PROVIDED RECORDS:
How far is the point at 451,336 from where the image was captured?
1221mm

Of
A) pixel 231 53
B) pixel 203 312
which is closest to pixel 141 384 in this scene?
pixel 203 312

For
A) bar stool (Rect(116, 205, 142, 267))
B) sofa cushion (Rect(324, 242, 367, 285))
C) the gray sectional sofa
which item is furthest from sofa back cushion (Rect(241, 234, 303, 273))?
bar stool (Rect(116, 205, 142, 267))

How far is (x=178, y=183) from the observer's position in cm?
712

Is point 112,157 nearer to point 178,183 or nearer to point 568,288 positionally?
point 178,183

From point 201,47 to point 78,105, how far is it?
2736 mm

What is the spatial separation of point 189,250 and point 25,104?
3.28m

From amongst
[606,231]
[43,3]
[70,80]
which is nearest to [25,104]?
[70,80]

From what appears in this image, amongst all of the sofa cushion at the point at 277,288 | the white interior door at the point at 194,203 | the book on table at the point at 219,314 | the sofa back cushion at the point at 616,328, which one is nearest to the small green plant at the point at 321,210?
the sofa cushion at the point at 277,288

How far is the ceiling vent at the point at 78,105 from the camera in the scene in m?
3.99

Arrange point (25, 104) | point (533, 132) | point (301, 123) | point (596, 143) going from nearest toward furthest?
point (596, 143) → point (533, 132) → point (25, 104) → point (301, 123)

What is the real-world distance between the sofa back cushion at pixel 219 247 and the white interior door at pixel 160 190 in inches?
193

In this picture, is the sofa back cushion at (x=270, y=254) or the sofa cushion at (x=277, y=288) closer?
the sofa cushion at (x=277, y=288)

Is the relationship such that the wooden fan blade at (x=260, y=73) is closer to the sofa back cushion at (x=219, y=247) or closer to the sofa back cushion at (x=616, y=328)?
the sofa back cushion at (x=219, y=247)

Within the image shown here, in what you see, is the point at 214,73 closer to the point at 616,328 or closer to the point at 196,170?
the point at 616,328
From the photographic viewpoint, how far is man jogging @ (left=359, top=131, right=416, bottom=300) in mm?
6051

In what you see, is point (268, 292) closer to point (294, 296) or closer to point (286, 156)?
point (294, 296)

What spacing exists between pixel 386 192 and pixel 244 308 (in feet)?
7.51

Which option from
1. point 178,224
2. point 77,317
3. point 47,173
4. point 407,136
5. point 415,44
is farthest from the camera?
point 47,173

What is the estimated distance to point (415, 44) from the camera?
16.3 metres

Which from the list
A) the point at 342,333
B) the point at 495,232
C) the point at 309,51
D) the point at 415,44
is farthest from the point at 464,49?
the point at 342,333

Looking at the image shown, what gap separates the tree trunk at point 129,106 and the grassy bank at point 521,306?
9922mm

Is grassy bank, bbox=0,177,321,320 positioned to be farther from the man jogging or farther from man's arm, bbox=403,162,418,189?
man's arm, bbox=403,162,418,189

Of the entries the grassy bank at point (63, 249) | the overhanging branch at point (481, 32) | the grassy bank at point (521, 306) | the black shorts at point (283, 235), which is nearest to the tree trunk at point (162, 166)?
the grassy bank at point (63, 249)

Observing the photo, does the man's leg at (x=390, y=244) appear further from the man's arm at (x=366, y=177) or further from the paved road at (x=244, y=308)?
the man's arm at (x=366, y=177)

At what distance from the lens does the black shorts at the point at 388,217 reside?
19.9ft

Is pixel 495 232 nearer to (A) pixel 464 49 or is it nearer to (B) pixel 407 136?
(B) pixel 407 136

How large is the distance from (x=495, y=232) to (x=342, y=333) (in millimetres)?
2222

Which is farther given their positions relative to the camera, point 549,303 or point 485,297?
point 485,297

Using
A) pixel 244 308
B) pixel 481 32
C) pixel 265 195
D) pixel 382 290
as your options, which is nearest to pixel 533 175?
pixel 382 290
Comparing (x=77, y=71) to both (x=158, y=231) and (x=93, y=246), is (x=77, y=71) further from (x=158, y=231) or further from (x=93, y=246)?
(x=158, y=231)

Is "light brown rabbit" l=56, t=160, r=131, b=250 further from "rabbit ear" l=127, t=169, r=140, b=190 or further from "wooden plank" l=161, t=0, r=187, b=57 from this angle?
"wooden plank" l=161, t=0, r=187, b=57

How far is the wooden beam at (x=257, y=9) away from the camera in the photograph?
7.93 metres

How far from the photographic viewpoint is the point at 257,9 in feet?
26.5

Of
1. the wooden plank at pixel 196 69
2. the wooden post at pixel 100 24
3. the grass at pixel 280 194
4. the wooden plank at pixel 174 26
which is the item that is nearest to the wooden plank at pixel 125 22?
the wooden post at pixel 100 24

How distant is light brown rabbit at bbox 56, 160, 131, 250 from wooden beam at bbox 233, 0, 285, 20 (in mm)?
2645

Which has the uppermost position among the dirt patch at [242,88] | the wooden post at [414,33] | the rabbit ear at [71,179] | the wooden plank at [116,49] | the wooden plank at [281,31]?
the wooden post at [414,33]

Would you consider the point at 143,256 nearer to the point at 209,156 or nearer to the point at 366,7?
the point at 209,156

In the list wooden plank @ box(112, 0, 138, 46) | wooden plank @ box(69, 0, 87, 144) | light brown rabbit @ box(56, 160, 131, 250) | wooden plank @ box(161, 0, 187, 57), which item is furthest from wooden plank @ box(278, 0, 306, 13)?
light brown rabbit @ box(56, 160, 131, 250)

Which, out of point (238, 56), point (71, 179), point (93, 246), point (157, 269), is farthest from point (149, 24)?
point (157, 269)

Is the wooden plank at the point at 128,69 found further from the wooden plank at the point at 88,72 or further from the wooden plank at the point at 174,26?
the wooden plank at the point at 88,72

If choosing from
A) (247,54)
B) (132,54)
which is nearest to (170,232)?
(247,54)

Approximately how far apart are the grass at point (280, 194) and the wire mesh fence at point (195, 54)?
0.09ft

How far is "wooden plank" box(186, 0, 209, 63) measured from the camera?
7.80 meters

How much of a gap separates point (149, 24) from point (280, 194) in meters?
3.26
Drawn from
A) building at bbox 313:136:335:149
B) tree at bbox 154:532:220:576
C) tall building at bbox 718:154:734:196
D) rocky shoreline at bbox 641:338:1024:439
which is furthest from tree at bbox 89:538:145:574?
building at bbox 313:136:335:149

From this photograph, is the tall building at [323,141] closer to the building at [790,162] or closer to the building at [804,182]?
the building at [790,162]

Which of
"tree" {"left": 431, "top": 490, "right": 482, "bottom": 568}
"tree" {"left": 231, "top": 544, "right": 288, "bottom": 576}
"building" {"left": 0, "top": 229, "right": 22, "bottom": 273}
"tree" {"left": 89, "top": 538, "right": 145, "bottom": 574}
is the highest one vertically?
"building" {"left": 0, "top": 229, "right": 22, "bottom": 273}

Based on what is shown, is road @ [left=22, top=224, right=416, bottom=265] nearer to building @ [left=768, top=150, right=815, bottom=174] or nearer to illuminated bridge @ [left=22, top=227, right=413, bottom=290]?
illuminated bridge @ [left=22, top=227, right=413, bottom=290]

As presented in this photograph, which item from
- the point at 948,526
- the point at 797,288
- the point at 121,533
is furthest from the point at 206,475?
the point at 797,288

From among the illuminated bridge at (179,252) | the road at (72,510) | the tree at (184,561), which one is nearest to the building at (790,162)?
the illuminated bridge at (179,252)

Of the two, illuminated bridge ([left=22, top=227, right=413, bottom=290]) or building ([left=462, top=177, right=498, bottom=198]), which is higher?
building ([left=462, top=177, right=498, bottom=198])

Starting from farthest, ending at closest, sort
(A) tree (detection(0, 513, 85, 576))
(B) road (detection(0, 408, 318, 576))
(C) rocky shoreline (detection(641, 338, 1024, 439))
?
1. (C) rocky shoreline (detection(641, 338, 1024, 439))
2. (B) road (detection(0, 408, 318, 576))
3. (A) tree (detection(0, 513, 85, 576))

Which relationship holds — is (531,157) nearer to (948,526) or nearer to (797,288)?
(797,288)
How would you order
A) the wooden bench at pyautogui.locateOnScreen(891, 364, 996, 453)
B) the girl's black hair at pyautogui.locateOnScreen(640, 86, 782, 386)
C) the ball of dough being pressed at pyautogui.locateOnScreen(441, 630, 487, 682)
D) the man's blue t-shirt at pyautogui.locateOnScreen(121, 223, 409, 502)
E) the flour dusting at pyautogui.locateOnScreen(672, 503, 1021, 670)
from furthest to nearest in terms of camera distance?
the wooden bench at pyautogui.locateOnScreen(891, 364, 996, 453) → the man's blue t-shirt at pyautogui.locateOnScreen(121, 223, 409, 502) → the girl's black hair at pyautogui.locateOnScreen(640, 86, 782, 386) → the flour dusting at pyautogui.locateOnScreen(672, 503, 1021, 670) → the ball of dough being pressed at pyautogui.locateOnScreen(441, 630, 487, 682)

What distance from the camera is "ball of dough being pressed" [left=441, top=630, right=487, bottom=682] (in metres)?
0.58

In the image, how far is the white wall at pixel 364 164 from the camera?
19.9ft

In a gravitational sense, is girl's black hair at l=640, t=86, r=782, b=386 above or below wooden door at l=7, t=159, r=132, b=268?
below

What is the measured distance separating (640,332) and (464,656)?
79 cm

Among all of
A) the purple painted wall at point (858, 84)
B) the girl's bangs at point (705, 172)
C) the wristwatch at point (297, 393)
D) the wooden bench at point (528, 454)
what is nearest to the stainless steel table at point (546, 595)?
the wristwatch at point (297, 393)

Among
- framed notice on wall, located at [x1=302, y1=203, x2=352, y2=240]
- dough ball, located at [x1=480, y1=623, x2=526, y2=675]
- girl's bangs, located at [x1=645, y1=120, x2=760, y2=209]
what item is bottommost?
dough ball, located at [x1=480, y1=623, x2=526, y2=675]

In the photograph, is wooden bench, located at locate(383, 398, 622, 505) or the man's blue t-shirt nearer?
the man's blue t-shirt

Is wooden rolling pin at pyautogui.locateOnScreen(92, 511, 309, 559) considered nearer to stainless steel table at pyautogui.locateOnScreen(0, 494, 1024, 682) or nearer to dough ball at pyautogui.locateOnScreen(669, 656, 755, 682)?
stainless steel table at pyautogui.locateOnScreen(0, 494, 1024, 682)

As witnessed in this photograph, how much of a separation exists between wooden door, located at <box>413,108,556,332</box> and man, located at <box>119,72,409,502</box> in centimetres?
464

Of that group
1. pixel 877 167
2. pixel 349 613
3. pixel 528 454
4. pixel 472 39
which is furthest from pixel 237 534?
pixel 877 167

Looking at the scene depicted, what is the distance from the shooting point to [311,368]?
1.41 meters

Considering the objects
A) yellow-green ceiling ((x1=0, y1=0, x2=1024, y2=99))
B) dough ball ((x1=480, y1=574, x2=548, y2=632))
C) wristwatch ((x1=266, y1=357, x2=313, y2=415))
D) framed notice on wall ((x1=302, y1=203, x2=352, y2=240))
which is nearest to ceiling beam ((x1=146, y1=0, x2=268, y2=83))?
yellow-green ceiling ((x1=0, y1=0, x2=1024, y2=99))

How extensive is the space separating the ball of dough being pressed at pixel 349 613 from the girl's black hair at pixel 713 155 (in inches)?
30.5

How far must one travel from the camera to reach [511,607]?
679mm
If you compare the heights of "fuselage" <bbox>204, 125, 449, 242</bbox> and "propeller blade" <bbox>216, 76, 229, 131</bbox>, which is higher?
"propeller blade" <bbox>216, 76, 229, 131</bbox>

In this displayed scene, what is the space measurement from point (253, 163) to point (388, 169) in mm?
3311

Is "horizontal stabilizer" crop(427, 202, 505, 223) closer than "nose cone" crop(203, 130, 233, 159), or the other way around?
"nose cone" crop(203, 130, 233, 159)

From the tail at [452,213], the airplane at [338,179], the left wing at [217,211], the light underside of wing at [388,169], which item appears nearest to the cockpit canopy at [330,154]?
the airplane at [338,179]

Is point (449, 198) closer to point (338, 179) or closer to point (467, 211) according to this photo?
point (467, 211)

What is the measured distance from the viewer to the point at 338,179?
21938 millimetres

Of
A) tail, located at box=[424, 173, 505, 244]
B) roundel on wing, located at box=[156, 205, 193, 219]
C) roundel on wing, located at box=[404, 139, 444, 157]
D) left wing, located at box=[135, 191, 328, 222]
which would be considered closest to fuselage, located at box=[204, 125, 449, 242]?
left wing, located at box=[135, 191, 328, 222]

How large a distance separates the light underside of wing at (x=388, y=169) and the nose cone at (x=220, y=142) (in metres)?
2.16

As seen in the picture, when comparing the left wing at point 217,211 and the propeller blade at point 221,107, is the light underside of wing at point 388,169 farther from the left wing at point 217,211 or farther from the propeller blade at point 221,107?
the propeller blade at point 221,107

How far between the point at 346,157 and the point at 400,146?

JOB: Begin with the line that contains "If you compare" and quote each line after it exactly, stopping after the last line of the data.

WRITTEN SOLUTION:
If you compare the heights of "fuselage" <bbox>204, 125, 449, 242</bbox> and "propeller blade" <bbox>216, 76, 229, 131</bbox>, which is higher?
"propeller blade" <bbox>216, 76, 229, 131</bbox>

In this displayed scene, what is the space measurement from point (253, 163) to point (388, 169) in mm?
3311

Is "horizontal stabilizer" crop(427, 202, 505, 223) closer than "nose cone" crop(203, 130, 233, 159), or the other way around?
"nose cone" crop(203, 130, 233, 159)

From the tail at [452,213], the airplane at [338,179], the left wing at [217,211], the light underside of wing at [388,169], which item appears nearest to the cockpit canopy at [330,154]?
the airplane at [338,179]

Is point (449, 198) closer to point (338, 179) or closer to point (467, 211) according to this photo?
point (467, 211)

What is the measured distance from the viewer to the point at 338,179?
21938 millimetres

Of
A) tail, located at box=[424, 173, 505, 244]
B) roundel on wing, located at box=[156, 205, 193, 219]
C) roundel on wing, located at box=[404, 139, 444, 157]
D) left wing, located at box=[135, 191, 328, 222]
which would be considered closest to fuselage, located at box=[204, 125, 449, 242]?
left wing, located at box=[135, 191, 328, 222]

How large a distance separates the light underside of wing at (x=388, y=169) and the nose cone at (x=220, y=142) (in metres)?
2.16

As seen in the picture, when comparing the left wing at point 217,211 and the propeller blade at point 221,107, is the light underside of wing at point 388,169 farther from the left wing at point 217,211 or farther from the propeller blade at point 221,107?
the propeller blade at point 221,107

How far between the point at 346,157 and the point at 400,146?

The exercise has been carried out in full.